In some parts of the world, it is little more than an Islamic religious study group.

In others, local government officials accuse it of being an extremist militant organization whose members have trained with Osama bin Laden's al-Qaeda network.

Observers say both interpretations are true of Tabliq, an international Muslim sect whose members once included alleged shoe- bomber Richard C. Reid.

"It's a very old group that has been around for years. It has many branches around the world," Philippe Larue, international editor of the French newspaper La Provence, said through an interpreter yesterday.

In yesterday's editions, the newspaper reported that Reid, who is being held at Plymouth County House of Correction on flight interference charges, joined the group's London branch but quit because it wasn't militant enough.

"It's very difficult to have an extremist group in London because of Tony Blair's crackdown on them. It used to be paradise for them," Larue said.

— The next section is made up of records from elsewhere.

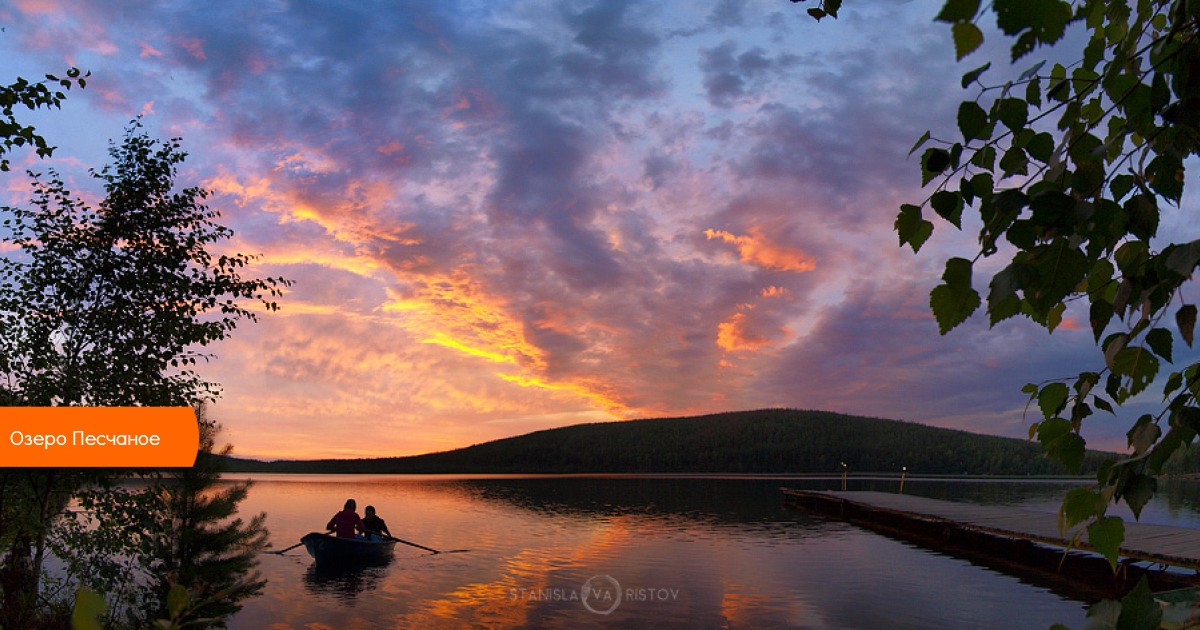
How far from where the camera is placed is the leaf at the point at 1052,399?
247 cm

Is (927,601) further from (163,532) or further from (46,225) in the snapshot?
(46,225)

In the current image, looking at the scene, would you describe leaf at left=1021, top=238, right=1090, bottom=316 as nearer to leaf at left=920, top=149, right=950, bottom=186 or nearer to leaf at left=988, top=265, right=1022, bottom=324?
leaf at left=988, top=265, right=1022, bottom=324

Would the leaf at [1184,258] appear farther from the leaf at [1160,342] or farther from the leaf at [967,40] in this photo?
the leaf at [967,40]

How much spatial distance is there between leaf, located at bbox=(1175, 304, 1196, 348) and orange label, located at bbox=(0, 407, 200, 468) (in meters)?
17.7

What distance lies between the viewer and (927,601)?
28375 mm

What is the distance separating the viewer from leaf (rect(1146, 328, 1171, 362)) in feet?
7.01

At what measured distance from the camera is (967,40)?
147 cm

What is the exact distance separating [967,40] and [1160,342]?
4.17 feet

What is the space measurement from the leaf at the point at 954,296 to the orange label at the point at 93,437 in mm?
17356

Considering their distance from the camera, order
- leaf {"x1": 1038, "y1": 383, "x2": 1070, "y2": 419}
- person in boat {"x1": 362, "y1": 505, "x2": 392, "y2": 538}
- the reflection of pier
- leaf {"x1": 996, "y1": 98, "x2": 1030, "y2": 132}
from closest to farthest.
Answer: leaf {"x1": 996, "y1": 98, "x2": 1030, "y2": 132} → leaf {"x1": 1038, "y1": 383, "x2": 1070, "y2": 419} → the reflection of pier → person in boat {"x1": 362, "y1": 505, "x2": 392, "y2": 538}

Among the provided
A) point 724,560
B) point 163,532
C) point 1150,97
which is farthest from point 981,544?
point 1150,97

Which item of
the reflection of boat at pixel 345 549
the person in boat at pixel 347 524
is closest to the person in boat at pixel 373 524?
the reflection of boat at pixel 345 549

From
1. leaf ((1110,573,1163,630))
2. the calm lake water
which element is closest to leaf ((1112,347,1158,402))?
leaf ((1110,573,1163,630))

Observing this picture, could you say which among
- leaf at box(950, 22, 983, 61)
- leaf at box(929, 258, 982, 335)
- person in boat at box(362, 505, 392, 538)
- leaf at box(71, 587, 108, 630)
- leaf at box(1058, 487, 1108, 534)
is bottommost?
person in boat at box(362, 505, 392, 538)
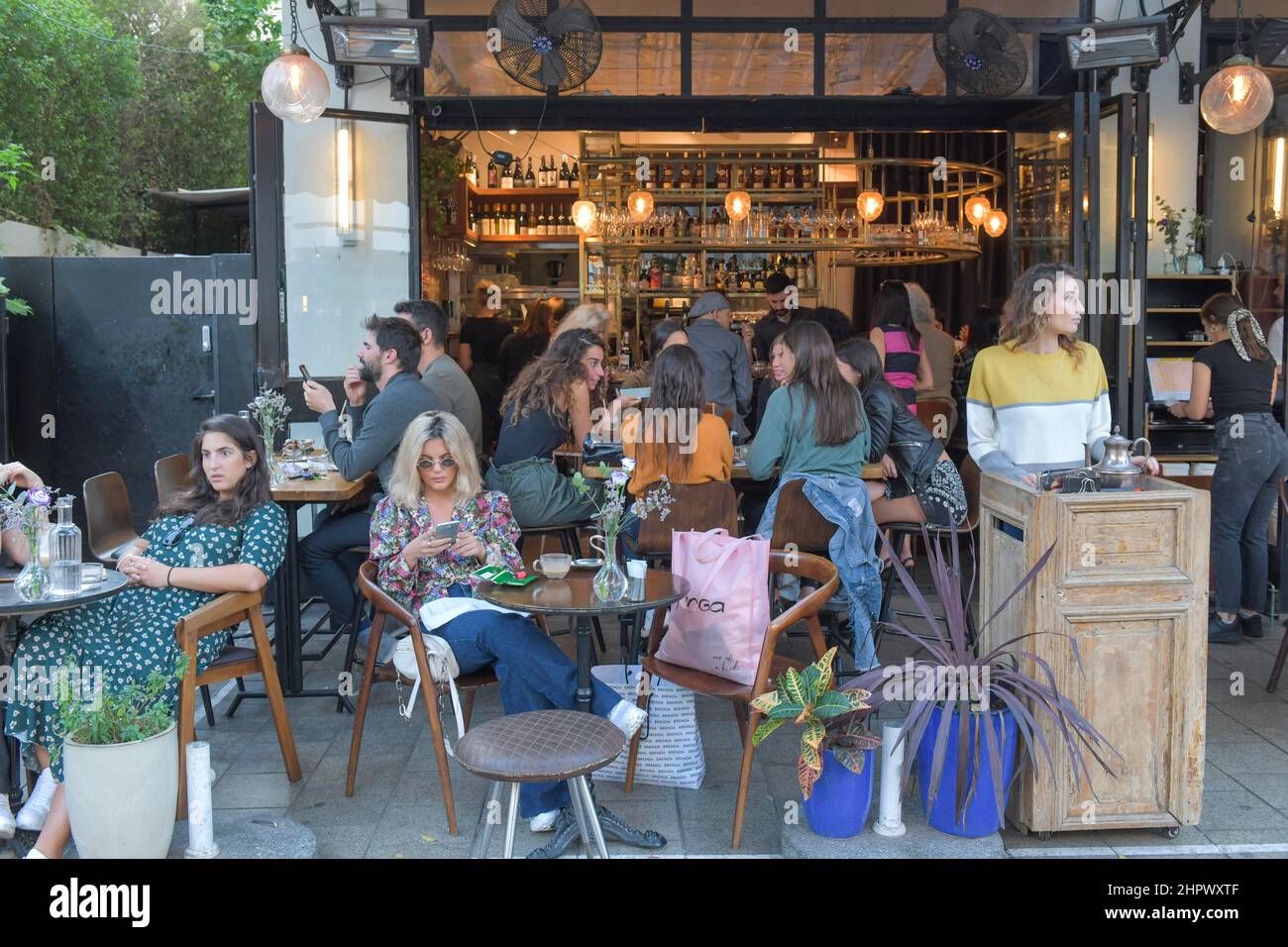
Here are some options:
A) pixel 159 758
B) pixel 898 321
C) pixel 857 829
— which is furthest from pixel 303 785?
pixel 898 321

Reid, also known as Tariq Raja and Abdel Rahim, may have been impressed by the record of Tabliq's more militant central African branch.

An insurgent Tabliq group, also known as the Allied Democratic Front, received training from al-Qaeda, Uganda's President Yoweri Museveni charged.

"ADF was a direct creation of (Sudanese Islamic fundamentalist leader) Hassan al-Tourabi and bin Laden," Museveni said earlier this month of the rebels trying to overthrow his government.

On the Indian subcontinent, the group has been described as a Islamic missionary movement more concerned with religious than political matters.

But the Indian government has become leery of Pakistan's financial support to a Tabliq group in Myanmar (formerly Burma), The Week magazine in New Delhi reported.

"The Indian government has definite reasons to be worried. If Myanmar starts supporting Pakistani-trained military groups and offers training bases for them, the situation in the northeast could worsen," the magazine said.